Hélas, il meurt en 2003 en France sans avoir pu constater de réels changements
dans son pays natal.
Au cours de sa vie, il s’est illustré dans plusieurs genres tels
que le théâtre avec Tougnantigui ou le Diseur de vérité, pièce censurée au bout
de quelques représentations à Abijan en 1972, reprise en 1996 puis éditée en
1998 chez Acoria. Il a également écrit des romans : Les Soleils des
indépendances (1968), Monnè, outrages et défis en 1990, En attendant le vote des
bêtes sauvages en 1994, et enfin Allah n’est pas obligé en 2000, et Quand on
refuse on dit non en 2004.
Polyvalent, il s’est aussi illustré dans les livres jeunesse avec par exemple
"Le griot, homme de parole aux éditions Grandir", comme beaucoup de ses livres.
Son dernier roman, "Quand on refuse on dit non", est un manuscrit inachevé.
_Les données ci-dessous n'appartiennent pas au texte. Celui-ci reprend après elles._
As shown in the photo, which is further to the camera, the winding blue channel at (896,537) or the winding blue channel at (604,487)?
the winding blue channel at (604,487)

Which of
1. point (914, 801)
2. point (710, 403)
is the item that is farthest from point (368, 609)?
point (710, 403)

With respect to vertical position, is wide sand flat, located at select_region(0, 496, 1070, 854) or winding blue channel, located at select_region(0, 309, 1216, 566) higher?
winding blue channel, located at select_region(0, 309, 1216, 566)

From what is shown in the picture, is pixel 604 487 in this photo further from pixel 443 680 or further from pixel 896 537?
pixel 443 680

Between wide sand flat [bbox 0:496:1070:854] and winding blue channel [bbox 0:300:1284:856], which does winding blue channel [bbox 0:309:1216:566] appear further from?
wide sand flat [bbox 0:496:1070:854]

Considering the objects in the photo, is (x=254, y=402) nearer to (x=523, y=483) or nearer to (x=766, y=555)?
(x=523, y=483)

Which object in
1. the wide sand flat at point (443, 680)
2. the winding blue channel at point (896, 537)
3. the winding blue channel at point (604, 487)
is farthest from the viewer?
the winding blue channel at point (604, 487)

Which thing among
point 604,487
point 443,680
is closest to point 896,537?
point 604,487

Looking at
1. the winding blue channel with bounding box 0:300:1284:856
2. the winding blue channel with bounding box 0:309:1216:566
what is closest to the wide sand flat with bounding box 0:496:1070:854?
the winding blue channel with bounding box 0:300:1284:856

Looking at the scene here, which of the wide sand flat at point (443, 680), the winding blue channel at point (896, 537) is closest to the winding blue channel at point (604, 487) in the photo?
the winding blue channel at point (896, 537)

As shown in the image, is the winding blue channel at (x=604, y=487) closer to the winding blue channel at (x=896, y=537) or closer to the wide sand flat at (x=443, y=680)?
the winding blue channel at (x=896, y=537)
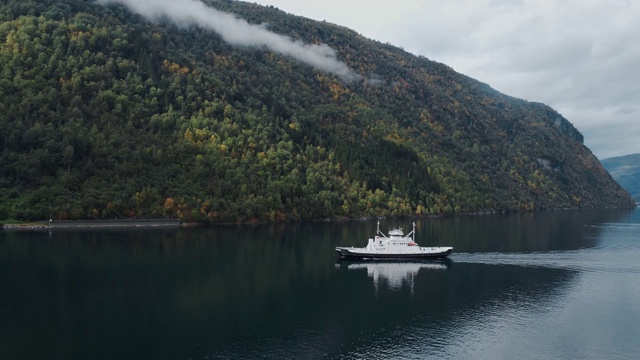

Ahmadou Kourouma aurait commencé à écrire un roman sur l’histoire de la Côte
d’Ivoire et sur le conflit qui endeuille le pays depuis 2002 sans avoir eu le
temps de finir son œuvre. Il est la suite de son dernier roman Allah n’est pas
obligé, dans lequel il dresse le portrait d’un enfant-soldat, mais aussi des
conflits africains.
Résumé
Ce roman a pour toile de fond les événements dramatiques du pays en guerre. On y
retrouve donc Birahima, l’enfant-soldat qui, arrivé chez son cousin après avoir
fui la guerre, travaille dans une compagnie de taxis-brousse et tente de
parfaire son éducation. Cette vie tranquille va l’amener à rencontrer Fanta, la
jeune fille d’un imam, « belle comme un masque de gouro ». Fasciné par sa beauté
et son intelligence, il acceptera de la conduire en zone rebelle pour fuir la
ville de Daloa où a eu lieu un massacre, en espérant trouver protection et
soutien chez les siens à Bouaké. Tout au long de leur voyage, Fanta se propose
de lui raconter leur histoire, celle de la Côte d’Ivoire. Tous les thèmes sont
abordés, de la production de cacao aux élections corrompues. Birahima interprète
de façon naïve et malicieuse l’histoire de son pays. C’est toute une page
d’histoire qui se dévoile dans le temps de la fuite et du voyage.
Analyse
Ce livre est véritablement une leçon de vie. Nous apprenons au fil des pages
l’histoire d’un pays, ses coutumes, en apprenant à connaître ses habitants.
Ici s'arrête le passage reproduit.